A Stroke of Midnight Chapter 9-10: Don’t make me go full bogart

Chapter 9 begins with Merry and Co having to fight their way into the kitchen/crime scene. Maggie May, the brownie who runs the kitchens, was chucking cast iron pans at anyone who tried to enter. Merry has to try and calm her down before she turns “fully bogart” and joins the ranks of the sluagh. Turns out, Maggie was attacking Onilwyn, one of Merry’s assigned guards who pledged himself to Cel, Merry’s cousin and main adversary. Onilwyn had kicked one of Maggie’s terrier pups, which is why she beat him with the iron pans.

And iron is toxic to the sidhe. So Onilwyn is pretty much fucked. He’s passed out on the ground, laying in a pool of his own blood. Merry doesn’t bother trying to help him at all. Instead, she’s focused on trying to calm Maggie down. Eventually Maggie realizes that Merry is kin (her grandmother is a brownie, remember?), and the chapter ends with her and Merry hugging.

That’s it. Seems like it’d be a short chapter, yeah? NOPE. Still several pages of just boring filler to slog through before we close the chapter. It’s chapters like this that make these books so difficult to get through, especially on re-reads.

Chapter 10

Chapter 10 begins with people arguing! The police had arrived, and they’re all arguing about who is in charge of the crime scene. Before they go to deal with the cops, though, they see something or someone hidden under the sink. Peasblossom and some other demi-fey, Mug, are hiding. They claim that they were afraid of Maggie May’s craziness and so they hid by the good china because they knew Maggie wouldn’t damage that. They keep trying to coax the two demi-fey out of their hiding space, so that they can question them, but the little guys are pretty much terrified of everyone in that room. Except Merry. So they spend several pages going over how afraid of everyone except Merry they are, and Merry has to get everyone’s promises that they won’t harm the two. Ugh, it’s so frustratingly written! Scenes like this go on for FAR too long.

While they’re trying to coax the two demi-fey out, some of the other guards happen to find another hidden creature, and they take him “prisoner”. It’s Harry Hob, a “hob”, which is small and hair and similar to a brownie. Merry knew him as a kitchen worker. Harry tells them he was hiding from Onilwyn because he thought Onilwyn was there to kill him, “they way he killed my Bea.”

## ACTIVITIES
a. Answer these questions from the chapter recap:
(i) What was Maggie May throwing at anyone who tried to enter the kitchen?
(ii) Why did Peasblossom and Mug hide by the good china?
(iii) Who did Harry Hob say he was hiding from?
b. Translate this sentence from the chapter recap into Spanish: "Merry knew him as a kitchen worker."
c. Write out the part of the chapter recap that begins at the words "That’s it. Seems" and stops after "especially on re-reads.".
The data after this point is separate material, unrelated to the recap.

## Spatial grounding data
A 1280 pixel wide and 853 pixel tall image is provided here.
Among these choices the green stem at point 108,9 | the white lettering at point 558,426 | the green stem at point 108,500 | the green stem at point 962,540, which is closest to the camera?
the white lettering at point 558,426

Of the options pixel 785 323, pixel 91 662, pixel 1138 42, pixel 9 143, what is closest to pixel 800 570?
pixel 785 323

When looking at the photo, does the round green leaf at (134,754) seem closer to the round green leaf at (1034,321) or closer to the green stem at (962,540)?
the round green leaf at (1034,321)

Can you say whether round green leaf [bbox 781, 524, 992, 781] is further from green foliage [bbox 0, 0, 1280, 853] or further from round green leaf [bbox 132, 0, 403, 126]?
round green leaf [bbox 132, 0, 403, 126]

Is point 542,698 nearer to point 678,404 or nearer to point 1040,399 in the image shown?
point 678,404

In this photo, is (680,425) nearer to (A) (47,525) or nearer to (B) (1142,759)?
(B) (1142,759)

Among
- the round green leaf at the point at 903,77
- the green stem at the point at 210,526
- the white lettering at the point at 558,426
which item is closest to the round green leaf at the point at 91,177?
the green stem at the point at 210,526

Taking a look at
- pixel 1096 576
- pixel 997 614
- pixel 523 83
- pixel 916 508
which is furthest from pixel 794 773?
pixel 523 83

---

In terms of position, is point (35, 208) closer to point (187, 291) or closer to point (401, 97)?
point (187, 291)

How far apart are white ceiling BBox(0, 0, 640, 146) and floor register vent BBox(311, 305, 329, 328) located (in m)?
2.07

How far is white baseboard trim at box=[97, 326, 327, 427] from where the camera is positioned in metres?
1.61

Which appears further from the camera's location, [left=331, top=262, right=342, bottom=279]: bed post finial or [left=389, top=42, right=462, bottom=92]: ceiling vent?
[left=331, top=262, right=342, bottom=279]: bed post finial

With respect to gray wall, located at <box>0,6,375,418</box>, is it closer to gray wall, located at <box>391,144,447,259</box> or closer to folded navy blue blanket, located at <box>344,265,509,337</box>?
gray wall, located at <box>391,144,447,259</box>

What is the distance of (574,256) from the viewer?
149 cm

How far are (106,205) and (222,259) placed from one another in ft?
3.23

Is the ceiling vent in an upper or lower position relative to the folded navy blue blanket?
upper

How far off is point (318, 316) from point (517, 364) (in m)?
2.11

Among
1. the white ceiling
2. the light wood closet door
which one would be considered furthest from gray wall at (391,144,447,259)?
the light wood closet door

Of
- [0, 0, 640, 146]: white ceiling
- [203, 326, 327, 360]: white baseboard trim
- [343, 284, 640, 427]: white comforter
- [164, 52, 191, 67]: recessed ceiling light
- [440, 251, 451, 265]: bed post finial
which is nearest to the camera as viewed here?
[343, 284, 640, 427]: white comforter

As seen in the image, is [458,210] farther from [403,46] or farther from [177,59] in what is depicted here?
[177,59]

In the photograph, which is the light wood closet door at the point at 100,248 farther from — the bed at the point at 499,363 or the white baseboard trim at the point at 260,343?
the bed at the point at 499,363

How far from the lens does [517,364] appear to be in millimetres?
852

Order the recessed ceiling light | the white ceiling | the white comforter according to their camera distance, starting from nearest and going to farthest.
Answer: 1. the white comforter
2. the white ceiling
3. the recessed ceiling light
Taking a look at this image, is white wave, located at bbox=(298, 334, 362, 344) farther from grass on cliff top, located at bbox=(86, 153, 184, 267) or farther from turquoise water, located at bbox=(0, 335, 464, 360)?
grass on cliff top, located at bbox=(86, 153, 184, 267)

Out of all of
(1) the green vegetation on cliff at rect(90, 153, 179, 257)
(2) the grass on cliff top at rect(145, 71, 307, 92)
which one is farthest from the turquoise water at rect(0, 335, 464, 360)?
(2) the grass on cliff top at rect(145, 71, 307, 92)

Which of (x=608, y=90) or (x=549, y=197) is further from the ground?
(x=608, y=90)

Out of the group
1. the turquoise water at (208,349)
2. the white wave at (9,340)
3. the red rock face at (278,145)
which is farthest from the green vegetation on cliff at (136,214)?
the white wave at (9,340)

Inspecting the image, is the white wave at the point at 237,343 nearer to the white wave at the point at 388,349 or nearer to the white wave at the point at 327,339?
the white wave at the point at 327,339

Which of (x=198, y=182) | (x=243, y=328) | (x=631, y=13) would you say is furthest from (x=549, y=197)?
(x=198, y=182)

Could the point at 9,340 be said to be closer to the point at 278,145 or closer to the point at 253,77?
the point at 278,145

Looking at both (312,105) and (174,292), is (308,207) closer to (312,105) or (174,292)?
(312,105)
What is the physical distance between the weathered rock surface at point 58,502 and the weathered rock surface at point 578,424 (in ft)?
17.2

==

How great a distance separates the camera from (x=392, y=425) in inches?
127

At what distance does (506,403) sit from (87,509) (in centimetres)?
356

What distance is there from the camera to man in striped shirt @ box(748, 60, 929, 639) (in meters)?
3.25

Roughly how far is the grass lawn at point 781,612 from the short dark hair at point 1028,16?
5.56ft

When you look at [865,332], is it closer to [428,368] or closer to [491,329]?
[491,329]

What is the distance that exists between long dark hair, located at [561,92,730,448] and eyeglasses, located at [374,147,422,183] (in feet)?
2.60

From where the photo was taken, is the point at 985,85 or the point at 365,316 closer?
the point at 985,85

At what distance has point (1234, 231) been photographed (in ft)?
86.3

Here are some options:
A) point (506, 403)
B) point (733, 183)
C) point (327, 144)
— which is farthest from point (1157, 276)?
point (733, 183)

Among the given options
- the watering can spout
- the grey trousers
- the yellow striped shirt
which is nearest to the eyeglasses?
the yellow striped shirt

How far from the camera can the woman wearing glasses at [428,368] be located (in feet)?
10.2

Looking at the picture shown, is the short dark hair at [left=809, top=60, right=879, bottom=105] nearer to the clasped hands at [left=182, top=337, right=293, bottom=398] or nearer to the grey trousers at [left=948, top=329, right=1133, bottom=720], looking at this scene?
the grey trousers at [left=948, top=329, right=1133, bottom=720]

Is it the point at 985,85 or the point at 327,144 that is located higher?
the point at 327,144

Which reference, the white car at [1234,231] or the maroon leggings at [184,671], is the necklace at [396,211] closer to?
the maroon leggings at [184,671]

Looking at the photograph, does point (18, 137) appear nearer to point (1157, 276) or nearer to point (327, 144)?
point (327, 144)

## TASK-BY-TASK RESULTS
a.
(i) Cast iron pans.
(ii) They knew Maggie wouldn't damage it.
(iii) Onilwyn.

b. Merry lo conocía como trabajador de la cocina.

c.
That’s it. Seems like it’d be a short chapter, yeah? NOPE. Still several pages of just boring filler to slog through before we close the chapter. It’s chapters like this that make these books so difficult to get through, especially on re-reads.